Un’opera, pertanto, non solo piemontese – in una Regione che in queste ore alza l’asticella delle proteste per il rischio del mancato completamente dell’autostrada Asti-Cuneo – ma dal respiro europeo la cui mancata realizzazione avrebbe ricadute pesanti sulla trasportistica dei corridoi Ten-T. Si tratta di un enorme cantiere nel quale sono già stati investiti oltre 1,4 miliardi in studi, progetti ed opere. Che, non andrebbe dimenticato, sono finanziate al 50% dall’Ue e per la restante parte suddivisa al 25% tra Roma e Parigi. Questo aspetto è tutt’altro che marginale e potrebbe avere un peso devastante sull’eventuale rinuncia e non solo perché la sospensione definitiva dei lavori costituirebbe un precedente nuovo nelle relazioni europee ma, in moneta sonante, perché avrebbe costi enormi traducibili, come già indicato dal presidente dell’Osservatorio per l’Asse ferroviario Torino-Lione, Paolo Foietta, in un costo diretto complessivo da restituire all’Ue e alla Francia superiore a 2 miliardi di euro. Ai quali andrebbero aggiunti altri costi indiretti tuttora da valutare.

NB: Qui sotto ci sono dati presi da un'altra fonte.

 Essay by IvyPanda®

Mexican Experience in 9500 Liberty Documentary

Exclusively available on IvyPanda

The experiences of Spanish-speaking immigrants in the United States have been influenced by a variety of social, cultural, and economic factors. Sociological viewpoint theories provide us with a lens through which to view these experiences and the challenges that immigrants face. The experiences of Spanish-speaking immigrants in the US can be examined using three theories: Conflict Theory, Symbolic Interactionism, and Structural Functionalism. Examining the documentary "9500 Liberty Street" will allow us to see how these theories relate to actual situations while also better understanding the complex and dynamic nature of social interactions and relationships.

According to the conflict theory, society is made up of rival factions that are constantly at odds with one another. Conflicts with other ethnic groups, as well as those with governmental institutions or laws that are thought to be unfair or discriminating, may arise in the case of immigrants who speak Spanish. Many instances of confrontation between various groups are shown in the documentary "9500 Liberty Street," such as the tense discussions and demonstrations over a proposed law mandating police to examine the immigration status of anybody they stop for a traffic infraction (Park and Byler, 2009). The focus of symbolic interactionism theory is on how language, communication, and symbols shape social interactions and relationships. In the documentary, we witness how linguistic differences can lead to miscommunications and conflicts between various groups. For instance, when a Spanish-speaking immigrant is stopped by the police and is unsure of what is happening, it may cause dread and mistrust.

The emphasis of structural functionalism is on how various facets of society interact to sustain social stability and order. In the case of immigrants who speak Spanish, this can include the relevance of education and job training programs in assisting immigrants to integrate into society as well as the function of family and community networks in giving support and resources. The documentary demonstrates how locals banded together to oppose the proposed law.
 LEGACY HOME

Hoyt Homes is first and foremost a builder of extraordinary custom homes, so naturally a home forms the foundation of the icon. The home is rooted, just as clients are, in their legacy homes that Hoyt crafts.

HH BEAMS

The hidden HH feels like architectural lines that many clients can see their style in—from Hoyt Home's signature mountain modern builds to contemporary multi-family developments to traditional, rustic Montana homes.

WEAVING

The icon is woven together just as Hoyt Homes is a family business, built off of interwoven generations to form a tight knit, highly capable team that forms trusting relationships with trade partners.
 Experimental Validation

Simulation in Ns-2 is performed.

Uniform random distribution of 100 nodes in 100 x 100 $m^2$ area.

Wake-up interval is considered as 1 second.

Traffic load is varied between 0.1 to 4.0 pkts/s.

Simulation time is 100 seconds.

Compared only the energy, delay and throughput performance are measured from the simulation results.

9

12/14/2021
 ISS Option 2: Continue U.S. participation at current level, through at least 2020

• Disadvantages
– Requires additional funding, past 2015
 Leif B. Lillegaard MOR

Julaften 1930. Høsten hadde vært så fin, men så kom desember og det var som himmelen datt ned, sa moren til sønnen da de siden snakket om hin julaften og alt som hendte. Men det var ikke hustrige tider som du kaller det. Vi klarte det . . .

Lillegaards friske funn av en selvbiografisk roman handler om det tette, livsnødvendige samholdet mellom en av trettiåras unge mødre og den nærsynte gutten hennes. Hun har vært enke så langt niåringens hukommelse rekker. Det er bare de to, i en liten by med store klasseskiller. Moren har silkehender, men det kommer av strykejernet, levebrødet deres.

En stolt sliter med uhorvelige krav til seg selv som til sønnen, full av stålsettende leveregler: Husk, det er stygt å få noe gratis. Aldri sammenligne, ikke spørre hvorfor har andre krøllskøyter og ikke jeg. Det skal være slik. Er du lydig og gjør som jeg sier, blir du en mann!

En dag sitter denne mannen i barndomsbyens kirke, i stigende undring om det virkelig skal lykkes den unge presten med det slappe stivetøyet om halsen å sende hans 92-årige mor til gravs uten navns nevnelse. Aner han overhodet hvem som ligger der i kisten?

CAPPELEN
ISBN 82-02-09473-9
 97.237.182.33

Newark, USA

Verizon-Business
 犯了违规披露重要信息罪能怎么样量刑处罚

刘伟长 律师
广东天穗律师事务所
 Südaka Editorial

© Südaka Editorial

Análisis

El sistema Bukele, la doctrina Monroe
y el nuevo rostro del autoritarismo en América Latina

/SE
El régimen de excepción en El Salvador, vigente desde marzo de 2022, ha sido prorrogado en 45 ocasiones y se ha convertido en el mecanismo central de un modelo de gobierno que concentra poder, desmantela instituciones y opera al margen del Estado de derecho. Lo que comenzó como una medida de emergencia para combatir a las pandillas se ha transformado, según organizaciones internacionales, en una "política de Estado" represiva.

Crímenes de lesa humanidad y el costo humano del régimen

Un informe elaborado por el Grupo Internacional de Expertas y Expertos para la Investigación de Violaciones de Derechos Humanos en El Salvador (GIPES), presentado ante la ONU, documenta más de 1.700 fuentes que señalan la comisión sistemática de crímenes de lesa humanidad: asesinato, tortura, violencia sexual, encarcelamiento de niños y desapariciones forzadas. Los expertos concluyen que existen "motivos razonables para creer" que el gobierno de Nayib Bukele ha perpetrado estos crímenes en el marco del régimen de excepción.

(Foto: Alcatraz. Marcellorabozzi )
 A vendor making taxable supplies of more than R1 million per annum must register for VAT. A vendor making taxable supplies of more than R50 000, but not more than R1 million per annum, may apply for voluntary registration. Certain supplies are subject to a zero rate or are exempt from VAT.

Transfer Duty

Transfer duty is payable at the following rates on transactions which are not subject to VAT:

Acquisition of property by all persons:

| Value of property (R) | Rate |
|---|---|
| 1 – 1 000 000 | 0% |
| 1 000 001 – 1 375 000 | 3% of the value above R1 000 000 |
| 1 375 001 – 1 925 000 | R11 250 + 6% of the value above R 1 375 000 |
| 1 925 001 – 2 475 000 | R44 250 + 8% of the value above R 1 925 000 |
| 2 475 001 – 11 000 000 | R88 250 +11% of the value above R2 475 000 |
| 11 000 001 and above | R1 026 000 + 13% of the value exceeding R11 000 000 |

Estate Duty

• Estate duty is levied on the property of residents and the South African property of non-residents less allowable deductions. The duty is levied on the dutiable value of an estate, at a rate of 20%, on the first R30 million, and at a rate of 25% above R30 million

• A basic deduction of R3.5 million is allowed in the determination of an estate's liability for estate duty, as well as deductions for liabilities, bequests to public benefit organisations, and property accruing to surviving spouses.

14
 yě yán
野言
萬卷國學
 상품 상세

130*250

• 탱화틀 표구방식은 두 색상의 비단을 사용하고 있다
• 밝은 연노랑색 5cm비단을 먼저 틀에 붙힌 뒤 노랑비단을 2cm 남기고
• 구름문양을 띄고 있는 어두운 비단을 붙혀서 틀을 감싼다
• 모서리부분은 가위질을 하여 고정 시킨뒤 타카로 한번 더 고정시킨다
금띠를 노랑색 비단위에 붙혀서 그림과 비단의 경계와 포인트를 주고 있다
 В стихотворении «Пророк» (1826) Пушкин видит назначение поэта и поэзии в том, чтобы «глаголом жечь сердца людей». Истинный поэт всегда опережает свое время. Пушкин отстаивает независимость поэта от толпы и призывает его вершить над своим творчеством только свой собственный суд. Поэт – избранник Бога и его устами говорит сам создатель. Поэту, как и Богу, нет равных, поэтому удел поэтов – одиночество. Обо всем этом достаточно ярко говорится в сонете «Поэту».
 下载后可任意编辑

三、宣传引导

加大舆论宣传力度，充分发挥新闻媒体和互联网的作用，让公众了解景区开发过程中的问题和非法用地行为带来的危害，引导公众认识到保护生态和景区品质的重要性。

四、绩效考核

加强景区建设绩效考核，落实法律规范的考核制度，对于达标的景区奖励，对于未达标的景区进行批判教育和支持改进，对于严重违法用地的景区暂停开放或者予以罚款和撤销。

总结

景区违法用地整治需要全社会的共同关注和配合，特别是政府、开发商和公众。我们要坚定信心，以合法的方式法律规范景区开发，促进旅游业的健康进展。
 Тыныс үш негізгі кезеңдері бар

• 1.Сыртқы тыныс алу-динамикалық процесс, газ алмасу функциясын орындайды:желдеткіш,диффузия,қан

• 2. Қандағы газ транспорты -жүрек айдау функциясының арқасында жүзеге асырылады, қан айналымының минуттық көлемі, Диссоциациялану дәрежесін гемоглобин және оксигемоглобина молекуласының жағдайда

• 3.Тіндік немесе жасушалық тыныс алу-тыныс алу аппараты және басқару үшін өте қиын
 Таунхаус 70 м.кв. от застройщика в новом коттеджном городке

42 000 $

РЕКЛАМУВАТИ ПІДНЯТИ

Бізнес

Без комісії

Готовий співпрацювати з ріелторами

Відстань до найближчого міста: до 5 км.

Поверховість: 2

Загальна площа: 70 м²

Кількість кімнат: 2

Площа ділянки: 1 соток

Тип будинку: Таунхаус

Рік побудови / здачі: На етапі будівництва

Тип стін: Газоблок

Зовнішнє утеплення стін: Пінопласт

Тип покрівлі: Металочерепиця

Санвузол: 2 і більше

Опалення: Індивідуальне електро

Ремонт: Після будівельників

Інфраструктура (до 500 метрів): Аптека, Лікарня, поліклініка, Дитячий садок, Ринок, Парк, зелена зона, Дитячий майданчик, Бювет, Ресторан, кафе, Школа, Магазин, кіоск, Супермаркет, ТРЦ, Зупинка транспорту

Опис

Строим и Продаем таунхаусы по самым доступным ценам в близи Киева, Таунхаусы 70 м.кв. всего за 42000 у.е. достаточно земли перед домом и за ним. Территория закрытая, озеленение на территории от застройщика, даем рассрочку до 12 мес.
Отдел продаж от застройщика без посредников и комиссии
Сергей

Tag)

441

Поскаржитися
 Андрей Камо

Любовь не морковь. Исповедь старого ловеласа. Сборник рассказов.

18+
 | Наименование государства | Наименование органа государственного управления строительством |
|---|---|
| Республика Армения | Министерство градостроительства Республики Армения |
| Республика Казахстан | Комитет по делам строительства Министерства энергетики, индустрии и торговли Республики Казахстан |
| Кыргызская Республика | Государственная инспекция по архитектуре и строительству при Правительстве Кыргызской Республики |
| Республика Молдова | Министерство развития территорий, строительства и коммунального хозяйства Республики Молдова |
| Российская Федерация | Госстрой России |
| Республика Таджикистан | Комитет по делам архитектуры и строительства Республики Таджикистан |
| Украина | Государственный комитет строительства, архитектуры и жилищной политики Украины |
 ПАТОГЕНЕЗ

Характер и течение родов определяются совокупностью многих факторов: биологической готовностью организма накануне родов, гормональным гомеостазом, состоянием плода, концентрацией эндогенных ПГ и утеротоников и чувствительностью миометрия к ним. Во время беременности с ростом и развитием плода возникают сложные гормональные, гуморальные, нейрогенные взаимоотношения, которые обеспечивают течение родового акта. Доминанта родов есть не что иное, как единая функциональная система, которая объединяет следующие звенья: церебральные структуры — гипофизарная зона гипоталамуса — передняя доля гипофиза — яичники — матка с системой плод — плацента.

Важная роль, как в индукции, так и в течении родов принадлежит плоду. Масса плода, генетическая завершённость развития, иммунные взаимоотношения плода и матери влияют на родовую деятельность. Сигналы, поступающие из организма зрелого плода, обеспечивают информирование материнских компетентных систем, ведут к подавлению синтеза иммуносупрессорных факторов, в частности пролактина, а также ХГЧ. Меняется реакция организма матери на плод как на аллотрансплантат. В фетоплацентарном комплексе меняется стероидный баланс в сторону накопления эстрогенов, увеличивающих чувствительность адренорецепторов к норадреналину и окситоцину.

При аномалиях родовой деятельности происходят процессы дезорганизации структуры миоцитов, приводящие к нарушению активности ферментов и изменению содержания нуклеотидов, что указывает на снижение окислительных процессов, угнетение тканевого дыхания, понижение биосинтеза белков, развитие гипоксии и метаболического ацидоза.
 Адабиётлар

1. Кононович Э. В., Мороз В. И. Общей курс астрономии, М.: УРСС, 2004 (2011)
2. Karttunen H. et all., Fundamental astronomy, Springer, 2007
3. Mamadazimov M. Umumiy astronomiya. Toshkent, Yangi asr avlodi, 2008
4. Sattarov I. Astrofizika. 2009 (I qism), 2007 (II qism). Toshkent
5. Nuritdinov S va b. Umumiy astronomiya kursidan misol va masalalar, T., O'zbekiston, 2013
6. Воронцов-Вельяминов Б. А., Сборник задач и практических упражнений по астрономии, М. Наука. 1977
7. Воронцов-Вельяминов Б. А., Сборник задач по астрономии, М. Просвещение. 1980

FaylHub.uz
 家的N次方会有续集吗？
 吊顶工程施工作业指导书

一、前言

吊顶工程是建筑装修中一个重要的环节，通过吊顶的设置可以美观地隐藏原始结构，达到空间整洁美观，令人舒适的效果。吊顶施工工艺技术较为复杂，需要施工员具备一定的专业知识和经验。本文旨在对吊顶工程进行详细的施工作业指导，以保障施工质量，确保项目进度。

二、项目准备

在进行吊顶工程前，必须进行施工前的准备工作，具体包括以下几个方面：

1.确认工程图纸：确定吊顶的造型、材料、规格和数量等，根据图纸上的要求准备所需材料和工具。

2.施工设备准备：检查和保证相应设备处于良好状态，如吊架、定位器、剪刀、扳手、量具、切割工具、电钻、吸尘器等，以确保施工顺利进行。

E senza dimenticare che per tutelare dai contestatori un’opera dal costo certificato di 8,6 miliardi di euro vengono spesi 400 milioni di euro per la sicurezza dei cantieri. E senza dimenticare l’aspetto dell’occupazione: oggi vi lavorano quasi 800 persone ma a pieno regime si arriverebbe a 4mila, con altissima presenza di 'indigeni'. E senza dimenticare che lo scenario della chiusura dei cantieri vorrebbe dire che l’Italia avrebbe valichi con la Francia fondamentalmente autostradali – tra l’altro nel 2019 dovrebbe essere aperta la seconda canna autostradale del traforo del Frejus senza proteste degli ambientalisti – visti i limiti infrastrutturali dei due ferroviari, Ventimiglia e Frejus, contraddicendo gli accordi internazionali di trasferimento modale da strada e ferrovia a tutela dell’ambiente, la cosiddetta Convenzione delle Alpi del 2011. E questo stride col fatto che nel resto delle Alpi si stanno realizzando nuovi tunnel ferroviari alpini, 7 tra Svizzera e Austria, con tunnel di base analoghi a quello che dovrebbe essere il futuro Moncenisio.